5 Applications of Technical Writing in Software Development

applications of technical writing

To better understand the applications of technical writing, imagine a startup developing backup software. They process a variety of customer data and deal with a growing number of customer requests. The product has become popular and the startup is turning into a successful global company. However, they grew too fast to establish the right processes for such a vulnerable product.

Сrucial information passes through informal channels. Employees duplicate work and follow inconsistent processes. And all that creates inefficiencies and friction while increasing expenses. Another problem is processing multiple customers’ requests about how the product functions. Clients’ time is wasted and they get frustrated when looking for reliable information. All this mess is caused by the lack of established processes and can be fixed with good technical documentation.
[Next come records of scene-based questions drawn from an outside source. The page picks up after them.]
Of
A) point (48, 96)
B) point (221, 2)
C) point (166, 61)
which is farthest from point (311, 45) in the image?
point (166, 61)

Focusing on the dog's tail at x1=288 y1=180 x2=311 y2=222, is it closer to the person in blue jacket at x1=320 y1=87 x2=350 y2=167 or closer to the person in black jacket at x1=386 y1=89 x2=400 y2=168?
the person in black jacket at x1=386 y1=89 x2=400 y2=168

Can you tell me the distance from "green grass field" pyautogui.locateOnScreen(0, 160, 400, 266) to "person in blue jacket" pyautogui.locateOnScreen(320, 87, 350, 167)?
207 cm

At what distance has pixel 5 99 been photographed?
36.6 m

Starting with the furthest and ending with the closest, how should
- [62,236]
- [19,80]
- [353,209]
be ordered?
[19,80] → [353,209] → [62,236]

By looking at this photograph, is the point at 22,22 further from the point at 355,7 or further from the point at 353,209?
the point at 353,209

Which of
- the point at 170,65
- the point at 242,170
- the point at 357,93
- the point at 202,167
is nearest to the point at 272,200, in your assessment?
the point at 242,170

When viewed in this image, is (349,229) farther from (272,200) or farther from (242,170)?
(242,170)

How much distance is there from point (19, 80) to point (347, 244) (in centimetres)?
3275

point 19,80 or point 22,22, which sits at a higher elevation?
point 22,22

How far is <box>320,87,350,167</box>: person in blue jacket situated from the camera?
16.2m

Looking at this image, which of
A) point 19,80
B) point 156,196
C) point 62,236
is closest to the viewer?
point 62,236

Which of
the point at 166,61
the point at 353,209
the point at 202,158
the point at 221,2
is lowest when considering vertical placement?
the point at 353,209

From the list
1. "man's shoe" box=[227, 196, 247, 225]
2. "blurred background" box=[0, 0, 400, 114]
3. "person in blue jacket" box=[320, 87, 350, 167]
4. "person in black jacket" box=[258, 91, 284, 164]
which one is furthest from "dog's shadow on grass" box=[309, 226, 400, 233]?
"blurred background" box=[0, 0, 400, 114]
Michael Hopwood is an in-house tech writer at Softeq. He’s been working with multiple industries, projects, and documentation types for over 20 years. In this article, he shares technical writing experience from projects he worked on.

What is Technical Writing?

Technical writing is the practice of documenting processes that help clarify project scope and simplify communication. It has come a long way from printed manuals and HTML help files. Modern examples of technical writing include API docs, markdown, microcontent for chatbots, in-app UI text, static website generation, and more.

But writing the docs is often the tip of the iceberg. Under the surface, documentation specialists are in touch with tech and business teams. Tech writers take part in building websites and testing products. They don’t just research, edit, and layout content; they also train teams to maintain their own documentation.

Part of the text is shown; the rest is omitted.